Print every one of the following rows verbatim, with nothing added or left out.

_ _ _

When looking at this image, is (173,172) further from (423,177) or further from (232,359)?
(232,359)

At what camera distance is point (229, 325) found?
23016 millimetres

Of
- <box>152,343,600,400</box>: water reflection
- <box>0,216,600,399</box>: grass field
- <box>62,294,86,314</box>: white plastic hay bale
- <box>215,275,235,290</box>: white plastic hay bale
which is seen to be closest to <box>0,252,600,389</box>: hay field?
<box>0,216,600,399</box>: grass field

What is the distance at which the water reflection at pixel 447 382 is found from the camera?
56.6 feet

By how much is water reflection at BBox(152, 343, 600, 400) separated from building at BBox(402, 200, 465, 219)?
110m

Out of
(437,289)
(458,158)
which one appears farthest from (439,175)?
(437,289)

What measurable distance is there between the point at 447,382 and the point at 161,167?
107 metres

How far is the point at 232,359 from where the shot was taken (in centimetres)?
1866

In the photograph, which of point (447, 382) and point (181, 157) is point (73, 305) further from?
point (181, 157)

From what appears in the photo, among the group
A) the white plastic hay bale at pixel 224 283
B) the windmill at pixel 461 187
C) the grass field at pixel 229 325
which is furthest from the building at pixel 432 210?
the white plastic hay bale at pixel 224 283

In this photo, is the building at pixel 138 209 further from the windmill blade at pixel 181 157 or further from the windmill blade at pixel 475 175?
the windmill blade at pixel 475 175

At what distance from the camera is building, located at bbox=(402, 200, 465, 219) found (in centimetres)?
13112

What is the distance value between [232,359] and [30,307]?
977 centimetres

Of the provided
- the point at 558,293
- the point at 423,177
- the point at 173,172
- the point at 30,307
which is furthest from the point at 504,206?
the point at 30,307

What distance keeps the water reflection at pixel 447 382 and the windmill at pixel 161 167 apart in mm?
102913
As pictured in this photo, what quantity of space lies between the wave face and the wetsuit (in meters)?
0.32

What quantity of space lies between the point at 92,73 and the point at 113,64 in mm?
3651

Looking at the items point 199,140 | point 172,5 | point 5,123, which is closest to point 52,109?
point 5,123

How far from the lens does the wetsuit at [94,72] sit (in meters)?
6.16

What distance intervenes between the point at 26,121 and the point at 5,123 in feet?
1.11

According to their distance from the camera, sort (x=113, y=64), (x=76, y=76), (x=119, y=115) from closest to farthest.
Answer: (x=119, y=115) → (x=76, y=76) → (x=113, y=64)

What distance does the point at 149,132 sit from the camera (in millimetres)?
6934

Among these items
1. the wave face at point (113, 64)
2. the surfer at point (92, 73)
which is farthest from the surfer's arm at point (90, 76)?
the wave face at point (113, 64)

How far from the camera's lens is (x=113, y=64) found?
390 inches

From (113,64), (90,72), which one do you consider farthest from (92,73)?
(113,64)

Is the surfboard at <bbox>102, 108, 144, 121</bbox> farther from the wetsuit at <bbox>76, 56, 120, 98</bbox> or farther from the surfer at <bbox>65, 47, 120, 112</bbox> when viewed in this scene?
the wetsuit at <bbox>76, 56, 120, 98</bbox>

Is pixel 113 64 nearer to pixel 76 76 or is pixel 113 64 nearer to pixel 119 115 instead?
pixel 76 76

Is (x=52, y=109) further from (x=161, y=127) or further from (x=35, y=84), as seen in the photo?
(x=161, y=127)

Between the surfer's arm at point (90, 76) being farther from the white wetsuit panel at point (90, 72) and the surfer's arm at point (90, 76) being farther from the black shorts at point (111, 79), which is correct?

_ _ _

◆ Answer to the task ◆
When looking at this image, is (173,172) further from (423,177) or further from (232,359)?
(232,359)

At what camera distance is point (229, 325) found?
23016 millimetres

Of
- <box>152,343,600,400</box>: water reflection
- <box>0,216,600,399</box>: grass field
- <box>62,294,86,314</box>: white plastic hay bale
- <box>215,275,235,290</box>: white plastic hay bale
which is seen to be closest to <box>0,252,600,389</box>: hay field?
<box>0,216,600,399</box>: grass field

What is the distance at which the water reflection at pixel 447 382 is found from the camera?
56.6 feet

By how much is water reflection at BBox(152, 343, 600, 400) separated from building at BBox(402, 200, 465, 219)?
110m

Out of
(437,289)
(458,158)
which one appears farthest from (439,175)?
(437,289)

What measurable distance is there between the point at 447,382 and the point at 161,167?
107 metres

How far is the point at 232,359 from where the shot was taken (in centimetres)?
1866

In the photograph, which of point (447, 382) and point (181, 157) is point (73, 305) further from?
point (181, 157)

From what appears in the photo, among the group
A) the white plastic hay bale at pixel 224 283
B) the windmill at pixel 461 187
C) the grass field at pixel 229 325
which is furthest from the building at pixel 432 210?
the white plastic hay bale at pixel 224 283

In this photo, is the building at pixel 138 209 further from the windmill blade at pixel 181 157 or further from the windmill blade at pixel 475 175?
the windmill blade at pixel 475 175

At what distance from the camera is building, located at bbox=(402, 200, 465, 219) found (in centimetres)?
13112

What is the distance value between [232,359] and [30,307]?
977 centimetres

Of the provided
- the point at 558,293
- the point at 423,177
- the point at 173,172
- the point at 30,307
which is furthest from the point at 504,206?
the point at 30,307

What distance keeps the water reflection at pixel 447 382 and the windmill at pixel 161 167 apart in mm?
102913
As pictured in this photo, what quantity of space lies between the wave face and the wetsuit (in meters)?
0.32

What quantity of space lies between the point at 92,73 and the point at 113,64 in mm?
3651

Looking at the items point 199,140 | point 172,5 | point 5,123, which is closest to point 52,109?
point 5,123

How far from the lens does the wetsuit at [94,72] sit (in meters)?
6.16

What distance intervenes between the point at 26,121 and the point at 5,123 in feet?
1.11

According to their distance from the camera, sort (x=113, y=64), (x=76, y=76), (x=119, y=115) from closest to farthest.
Answer: (x=119, y=115) → (x=76, y=76) → (x=113, y=64)

What distance does the point at 149,132 sit from the camera (in millimetres)?
6934

Among these items
1. the wave face at point (113, 64)
2. the surfer at point (92, 73)
which is farthest from the surfer's arm at point (90, 76)?
the wave face at point (113, 64)

How far from the camera's lens is (x=113, y=64) found?
390 inches

From (113,64), (90,72), which one do you consider farthest from (92,73)?
(113,64)

Is the surfboard at <bbox>102, 108, 144, 121</bbox> farther from the wetsuit at <bbox>76, 56, 120, 98</bbox> or farther from the surfer at <bbox>65, 47, 120, 112</bbox> when viewed in this scene?
the wetsuit at <bbox>76, 56, 120, 98</bbox>

Is pixel 113 64 nearer to pixel 76 76 or is pixel 113 64 nearer to pixel 119 115 instead?
pixel 76 76

Is (x=52, y=109) further from (x=161, y=127) or further from (x=35, y=84), as seen in the photo?
(x=161, y=127)

Between the surfer's arm at point (90, 76) being farther from the white wetsuit panel at point (90, 72) and the surfer's arm at point (90, 76) being farther from the black shorts at point (111, 79), which is correct?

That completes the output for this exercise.